Coleman v. Shoemaker, 147 Kan. 689, 78 P. 2d 905, was a case where the daughter of a testator brought an action against the executor of her father’s estate and her three children asking for a construction of her father’s will. Judgment was given against her contentions. It had been necessary to appoint a guardian ad litem for two of the minors. The trial court allowed each of them a fee and ordered it to be paid out of the corpus of the estate. The plaintiff objected to this, and this court said:

"The trial court allowed each of the two guardians ad litem a fee of $250, to be paid, together with the costs in the trial court, out of the corpus of the estate. Appellant objects to this order, especially as to the fund from which it was ordered to be taken. This is purely a matter of discretion, and we think for the best interests of all concerned that it was a very wise choice.” (p. 696.)

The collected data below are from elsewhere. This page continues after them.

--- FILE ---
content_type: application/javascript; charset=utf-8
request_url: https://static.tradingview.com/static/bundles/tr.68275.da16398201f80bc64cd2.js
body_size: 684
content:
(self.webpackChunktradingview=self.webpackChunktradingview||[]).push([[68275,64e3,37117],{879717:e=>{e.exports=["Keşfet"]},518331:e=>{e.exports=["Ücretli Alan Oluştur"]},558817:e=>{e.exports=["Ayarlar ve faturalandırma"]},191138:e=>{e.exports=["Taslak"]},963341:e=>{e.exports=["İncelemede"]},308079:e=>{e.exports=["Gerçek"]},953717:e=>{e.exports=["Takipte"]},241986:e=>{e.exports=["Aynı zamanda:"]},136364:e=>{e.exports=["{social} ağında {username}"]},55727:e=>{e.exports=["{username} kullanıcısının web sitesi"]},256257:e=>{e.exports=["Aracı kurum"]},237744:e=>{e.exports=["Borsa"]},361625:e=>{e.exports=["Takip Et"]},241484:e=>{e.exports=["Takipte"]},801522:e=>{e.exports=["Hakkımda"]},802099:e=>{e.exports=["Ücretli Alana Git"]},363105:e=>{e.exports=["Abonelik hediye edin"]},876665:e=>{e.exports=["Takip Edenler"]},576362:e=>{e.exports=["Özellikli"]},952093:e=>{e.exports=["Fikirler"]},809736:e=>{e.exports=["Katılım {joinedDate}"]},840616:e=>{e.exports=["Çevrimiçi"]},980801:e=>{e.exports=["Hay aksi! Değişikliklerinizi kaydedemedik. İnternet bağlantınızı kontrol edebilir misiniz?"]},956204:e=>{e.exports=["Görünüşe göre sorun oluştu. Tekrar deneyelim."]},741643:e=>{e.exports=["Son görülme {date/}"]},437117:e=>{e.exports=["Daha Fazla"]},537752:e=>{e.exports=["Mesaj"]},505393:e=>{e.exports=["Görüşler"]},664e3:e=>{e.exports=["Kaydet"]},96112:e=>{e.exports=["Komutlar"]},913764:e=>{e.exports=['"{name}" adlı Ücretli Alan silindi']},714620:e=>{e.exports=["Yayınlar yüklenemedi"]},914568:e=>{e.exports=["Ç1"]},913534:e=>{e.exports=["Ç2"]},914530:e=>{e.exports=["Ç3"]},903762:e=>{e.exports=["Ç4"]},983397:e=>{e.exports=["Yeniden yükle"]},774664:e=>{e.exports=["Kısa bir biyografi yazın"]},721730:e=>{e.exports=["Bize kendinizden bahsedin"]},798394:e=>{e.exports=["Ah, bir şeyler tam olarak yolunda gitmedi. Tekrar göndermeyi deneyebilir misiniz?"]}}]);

(See, also, Weichold v. Day, 147 Kan. 367, 76 P. 2d 784.)

We have concluded that the trial court had the authority and it was its duty to fix a reasonable fee for the attorneys of appellants and to tax it as costs in the case to be paid out of the trust estate. We shall not fix the amount of the fee because the trial court is familiar with the amount of work done by the attorneys and it is the duty of that court to fix such a fee, and we shall assume that it will fix a reasonable fee.

A statement is made in the brief of the appellants that this court should fix a fee for the attorneys for appellant for their services in this court on this appeal. No application has been made for such an allowance and the matter will not be passed on until such an application is made.

The judgment of the trial court is reversed with instructions to proceed in accordance with the views herein expressed.